In memory of Michel-Rolph Trouillot
Thus the writer rises out of his national environment and gains universal significance.
- Edward Said, Culture and Imperialism
I.
First
reading Silencing the Past: Power and the
Production of History last year I immediately
appreciated the lucidity of Trouillot's prose in his call to hear what is
silenced. Trouillot's work follows and expands on the history-from-below work
of British Marxist historians like E.P. Thompson and the critical work of
the Subaltern Studies group. In fact, Trouillot cites Subaltern
Studies historian, Ranajit Guha along with Marx and Hayden White in the
first half of his book. Turning to Trouillot's theoretical forebears before
considering his excavation of Sans Souci, I think it is important to consider
the form of Trouillot's history book. A relatively slim volume, Silencing
the Past is not an exhaustive catalog of all the lost voices of the Haitian
revolution--the lost humans of history--but rather, a critical intervention in
the narrative. Tremendously conscious of the role narrative structure can play
in any understanding of history, Trouillot's conversational style and his
intercalary personal reflections serve to buttress the principle that permeates
throughout his narration, the importance of context. The precariousness
of memory, the unreliability of narrators, the curation of archives—oh my!—human
history must be understood as a human creation if it is to be 'useful' (here I
mean 'useful' in the context of a use-value determined by an ethical program in
opposition to the present neoliberal capitalist order, lest you think I mean
'useful' as in 'profitable'). Such is an especially difficult task in many of
the realms where history rears its powerful head. In the production of
nationalist narratives of triumph and conquest, in the manufacture of racial
difference and identity binaries, history can take the form of myth.
II.
In
Gillo Pontecorvo's 1969 film Burn!, José Dolores, the indigenous
resistance leader, is killed when landed capitalist collaborators usurp the
anti-colonial struggle and his rebellion is crushed. I am reminded of Burn!

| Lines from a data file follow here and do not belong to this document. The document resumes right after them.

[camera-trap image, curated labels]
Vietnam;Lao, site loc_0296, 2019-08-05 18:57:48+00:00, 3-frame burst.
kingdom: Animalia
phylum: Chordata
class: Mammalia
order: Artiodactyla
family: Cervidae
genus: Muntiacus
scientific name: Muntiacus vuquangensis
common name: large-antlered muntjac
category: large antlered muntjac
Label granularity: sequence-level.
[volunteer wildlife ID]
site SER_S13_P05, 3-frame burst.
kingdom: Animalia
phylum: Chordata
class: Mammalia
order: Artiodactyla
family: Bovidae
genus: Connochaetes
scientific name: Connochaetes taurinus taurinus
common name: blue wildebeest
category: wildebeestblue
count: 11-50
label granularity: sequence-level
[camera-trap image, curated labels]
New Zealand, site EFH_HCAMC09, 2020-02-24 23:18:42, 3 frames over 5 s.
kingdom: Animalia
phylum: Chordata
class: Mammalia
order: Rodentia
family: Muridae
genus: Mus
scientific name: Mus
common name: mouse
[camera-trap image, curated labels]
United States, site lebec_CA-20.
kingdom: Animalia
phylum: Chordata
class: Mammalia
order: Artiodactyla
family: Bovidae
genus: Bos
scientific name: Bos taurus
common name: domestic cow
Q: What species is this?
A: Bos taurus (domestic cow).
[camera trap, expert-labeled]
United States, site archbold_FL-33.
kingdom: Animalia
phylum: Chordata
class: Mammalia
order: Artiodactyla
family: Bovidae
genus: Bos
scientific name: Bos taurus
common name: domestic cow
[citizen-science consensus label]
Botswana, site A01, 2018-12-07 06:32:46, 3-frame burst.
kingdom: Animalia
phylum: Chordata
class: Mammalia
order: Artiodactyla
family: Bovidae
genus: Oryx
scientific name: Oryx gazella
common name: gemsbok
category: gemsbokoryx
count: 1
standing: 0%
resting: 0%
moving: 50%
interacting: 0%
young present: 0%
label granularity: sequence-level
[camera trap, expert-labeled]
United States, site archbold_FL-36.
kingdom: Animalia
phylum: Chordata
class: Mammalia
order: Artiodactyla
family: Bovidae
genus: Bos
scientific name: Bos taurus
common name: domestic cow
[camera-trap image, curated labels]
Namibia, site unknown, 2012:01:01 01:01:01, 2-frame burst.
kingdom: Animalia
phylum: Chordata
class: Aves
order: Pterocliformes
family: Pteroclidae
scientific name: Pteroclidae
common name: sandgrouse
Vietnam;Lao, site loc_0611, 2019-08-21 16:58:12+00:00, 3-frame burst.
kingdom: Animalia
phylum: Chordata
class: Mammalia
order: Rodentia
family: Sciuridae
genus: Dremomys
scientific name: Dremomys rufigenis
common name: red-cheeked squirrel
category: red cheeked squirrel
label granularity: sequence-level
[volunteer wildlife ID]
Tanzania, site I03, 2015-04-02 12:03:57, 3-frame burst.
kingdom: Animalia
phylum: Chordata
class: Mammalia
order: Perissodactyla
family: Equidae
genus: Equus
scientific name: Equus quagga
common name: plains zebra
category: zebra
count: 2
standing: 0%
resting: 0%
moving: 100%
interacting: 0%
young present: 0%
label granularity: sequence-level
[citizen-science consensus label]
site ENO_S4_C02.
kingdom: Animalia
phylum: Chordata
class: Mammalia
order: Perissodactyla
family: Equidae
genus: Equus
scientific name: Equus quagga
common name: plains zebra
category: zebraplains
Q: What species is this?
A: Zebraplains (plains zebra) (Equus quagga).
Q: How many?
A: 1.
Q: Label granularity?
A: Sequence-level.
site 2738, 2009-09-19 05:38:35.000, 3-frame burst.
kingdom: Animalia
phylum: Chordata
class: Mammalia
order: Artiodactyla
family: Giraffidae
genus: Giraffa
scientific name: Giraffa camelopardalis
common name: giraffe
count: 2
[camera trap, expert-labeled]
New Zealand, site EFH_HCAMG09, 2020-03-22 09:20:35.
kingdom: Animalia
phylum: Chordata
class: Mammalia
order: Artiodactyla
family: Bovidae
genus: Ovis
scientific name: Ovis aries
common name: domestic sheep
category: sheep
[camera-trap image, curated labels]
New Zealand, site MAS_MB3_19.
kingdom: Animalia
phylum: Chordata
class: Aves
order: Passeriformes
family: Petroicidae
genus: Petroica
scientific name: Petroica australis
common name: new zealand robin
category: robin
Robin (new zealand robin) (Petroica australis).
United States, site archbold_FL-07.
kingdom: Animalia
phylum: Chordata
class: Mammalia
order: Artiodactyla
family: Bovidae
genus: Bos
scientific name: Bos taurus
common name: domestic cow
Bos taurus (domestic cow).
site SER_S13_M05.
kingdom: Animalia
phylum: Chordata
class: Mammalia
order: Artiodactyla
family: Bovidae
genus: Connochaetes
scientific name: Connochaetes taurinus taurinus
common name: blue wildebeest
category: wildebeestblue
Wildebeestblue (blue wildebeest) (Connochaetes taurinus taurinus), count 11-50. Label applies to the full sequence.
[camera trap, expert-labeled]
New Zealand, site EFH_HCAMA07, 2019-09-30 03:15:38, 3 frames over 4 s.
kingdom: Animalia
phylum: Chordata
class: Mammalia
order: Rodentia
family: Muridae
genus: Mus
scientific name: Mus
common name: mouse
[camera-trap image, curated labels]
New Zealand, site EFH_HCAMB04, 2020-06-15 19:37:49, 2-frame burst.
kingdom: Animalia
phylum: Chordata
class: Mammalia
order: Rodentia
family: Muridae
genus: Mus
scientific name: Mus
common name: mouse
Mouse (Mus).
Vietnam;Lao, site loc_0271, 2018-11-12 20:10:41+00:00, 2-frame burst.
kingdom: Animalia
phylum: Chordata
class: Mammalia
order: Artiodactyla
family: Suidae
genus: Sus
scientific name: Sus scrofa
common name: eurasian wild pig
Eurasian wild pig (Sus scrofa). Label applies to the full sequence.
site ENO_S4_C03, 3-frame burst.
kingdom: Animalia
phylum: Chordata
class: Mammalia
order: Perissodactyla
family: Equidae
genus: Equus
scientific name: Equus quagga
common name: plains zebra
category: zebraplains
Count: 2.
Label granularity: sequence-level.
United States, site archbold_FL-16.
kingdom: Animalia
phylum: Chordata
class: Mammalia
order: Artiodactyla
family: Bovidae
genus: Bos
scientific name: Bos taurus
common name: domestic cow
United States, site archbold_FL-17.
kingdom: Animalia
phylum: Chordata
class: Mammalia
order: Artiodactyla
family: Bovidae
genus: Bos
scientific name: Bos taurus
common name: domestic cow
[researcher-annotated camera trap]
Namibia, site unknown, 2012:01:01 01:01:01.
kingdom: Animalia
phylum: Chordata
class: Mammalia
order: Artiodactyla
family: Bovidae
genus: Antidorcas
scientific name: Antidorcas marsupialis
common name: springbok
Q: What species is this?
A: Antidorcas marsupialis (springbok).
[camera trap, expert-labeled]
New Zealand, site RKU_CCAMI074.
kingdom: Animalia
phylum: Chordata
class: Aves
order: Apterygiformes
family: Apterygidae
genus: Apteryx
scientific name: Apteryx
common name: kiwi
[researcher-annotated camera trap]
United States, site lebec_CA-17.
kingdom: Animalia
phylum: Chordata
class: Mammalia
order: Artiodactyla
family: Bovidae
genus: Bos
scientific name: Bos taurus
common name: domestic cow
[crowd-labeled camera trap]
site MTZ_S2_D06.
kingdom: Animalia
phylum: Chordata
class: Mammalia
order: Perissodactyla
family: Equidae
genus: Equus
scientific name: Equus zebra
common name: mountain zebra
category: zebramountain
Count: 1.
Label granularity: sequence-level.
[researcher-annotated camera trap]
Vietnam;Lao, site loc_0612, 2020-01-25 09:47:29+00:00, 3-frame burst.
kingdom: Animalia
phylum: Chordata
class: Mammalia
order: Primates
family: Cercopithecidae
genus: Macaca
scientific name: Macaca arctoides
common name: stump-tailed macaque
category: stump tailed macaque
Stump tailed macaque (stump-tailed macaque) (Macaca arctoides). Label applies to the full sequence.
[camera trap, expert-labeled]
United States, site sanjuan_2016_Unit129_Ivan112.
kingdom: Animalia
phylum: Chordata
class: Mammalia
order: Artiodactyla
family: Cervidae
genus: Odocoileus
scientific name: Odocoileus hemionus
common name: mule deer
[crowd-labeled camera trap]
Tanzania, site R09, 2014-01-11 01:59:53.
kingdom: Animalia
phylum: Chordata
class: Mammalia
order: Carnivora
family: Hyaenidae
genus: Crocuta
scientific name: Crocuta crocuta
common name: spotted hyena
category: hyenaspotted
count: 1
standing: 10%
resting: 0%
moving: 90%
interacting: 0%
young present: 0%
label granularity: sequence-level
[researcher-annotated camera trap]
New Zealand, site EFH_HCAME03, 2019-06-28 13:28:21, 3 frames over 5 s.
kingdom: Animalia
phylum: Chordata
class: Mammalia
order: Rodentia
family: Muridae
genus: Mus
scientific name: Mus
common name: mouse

by the story of Sans Souci. Pontecorvo's Dolores is hanged by the state,
Trouillot's Souci, the person, is murdered by the rising monarch, the
reactionary, the traitor to the revolution. The two Sans Souci ("without
concerns" in French) palaces, one in Milot (Henry Christophe's) and the
other in Potsdam (Fredrick the Great's), are the intriguing and posthumous reminders
of a lost voice. As Trouillot struggles with the 'silenced' archives to
resurrect the story of Souci (the person), the Haitian revolution is
reimagined. That is to say, the common narrative of colonizer versus colonized
begins to collapse as Haitian history is seen for what it is: tragic, hopeful,
multifarious, heterogeneous, and unfinished. During the production of Burn!,
following concerns that Franco's government would ban the film, the colonial
power in the narrative was changed from the Spanish to the Portuguese (despite
the fact that the Portuguese never held colonies in the Caribbean), a further
reminder that the representation of history is fraught with ideological contestation.
III.
Trouillot's
consideration of how the Haitian revolution was silenced in its present moment
(and beyond of course, "ghosts that are best left undisturbed") by
Western recorders compels me to reflect on our own present moment. It
is apparent that if you surrender to the historical unconsciousness that
dominates our present society's sense of itself (i.e. "American
Exceptionalism") you are absolved from resisting the present; empty, homogenous
time renders resistance futile. In the consciousness of the 'mainstream',
Occupy Wall Street is a 'lost cause.' Nonetheless, other narratives are written
and published on blogs, on Twitter, and by independent presses, including
this narrative here. The rebellion continues because there is no mystical power
that consolidates and erases with totality, and certainly no cabal or
conspiracy (though, undoubtedly, an oligarchy), but there is human agency and
hope. Trouillot's book is a powerful indictment of history, but one must
not forget the potentially subversive power of history as well. In his
narration of the San Domingo Revolution, The Black Jacobins, C.L.R.
James did not just write an exquisite history (despite its silences) of
Toussaint L'Overture's struggle, of the Caribbean, of modernity and
transnationalism, but also a call for global revolution.